Sinirle elini saçlarına daldırıp oturduğun yerden kaldırdı. Saçını bırakmadan seni ilk getirdiği odaya götürüyordu. Doktor önünüze çıkınca adama defolup gitmesini söylemişti. Korkudan ağlıyor kendini kurtarmaya çalışıyordun. Odaya vardığınızda seni yere attı. Düştüğünde kafanı yere çarpmıştın. Fazlaca bir ağrı ve korku vardı. Komodinin yanına gidip üstünde duran vazoyu yakınına fırlattı. Ardından gardıropun önüne gidip kıyafetleri üstüne atmaya başladı.

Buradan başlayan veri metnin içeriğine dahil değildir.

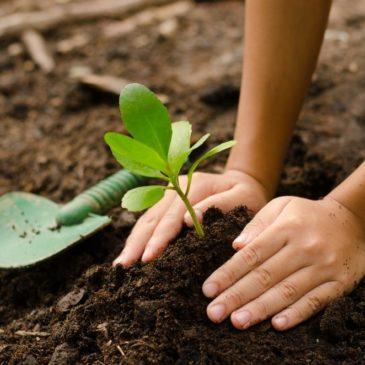 Kertészkedjünk, termesszünk növényeket együtt!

"Sana bunca şey aldım. Sevdiğin her şey bu evde. İstediğin filmi izleyip, istediğin kitabı okuyabilirsin. Resim yapabilirsin. İstediğin yemekleri yiyebilirsin. Sadece yanımda kalman lazımdı. Senin diğerleri gibi olmayacağını düşündüm. Bırakıp gitmeyeceğini düşündüm. BENİ APTAL YERİNE Mİ KOYUYORSUN HA?!" Kıyafetler yüzüne, vücuduna çarpıp düşüyordu. Yanına döndüğünde yanağına ağır bir tokat attı. Ellerinden biriyle bileğini tutmuş, öbürünü boynunun etrafına sarmıştı.

"Benimsin. Yanımdan ayrılmayacaksın!" Bileğini güçlüce çevirdi. Acıyla bağırdığında boynundaki elini sıktı. Nefes alamıyor, bağıramıyordun. Üstüne çıkmış daha da sert bastırıyordu. Tepinsen de nafile, senden fazlaca güçlüydü. Bir süre sonra acı, korku ve nefesinin kesilmesinden dolayı bilincini kaybettin.

Bayıldığından emin oldu. Ardından kendi özel yatak odasına gidip portatif buzdolabını açtı. İçinden bir şırınga ve ilaç dolu şişe çıkarıp yanına geldi. Şırıngayı doldurduktan sonra ilacı vücuduna enjekte etti. İlaç yaklaşık 8 saat seni felçli tutmaya yeterdi. Vücudunu kaldırıp sinema salonundaki yataklı koltuğa yatırdı.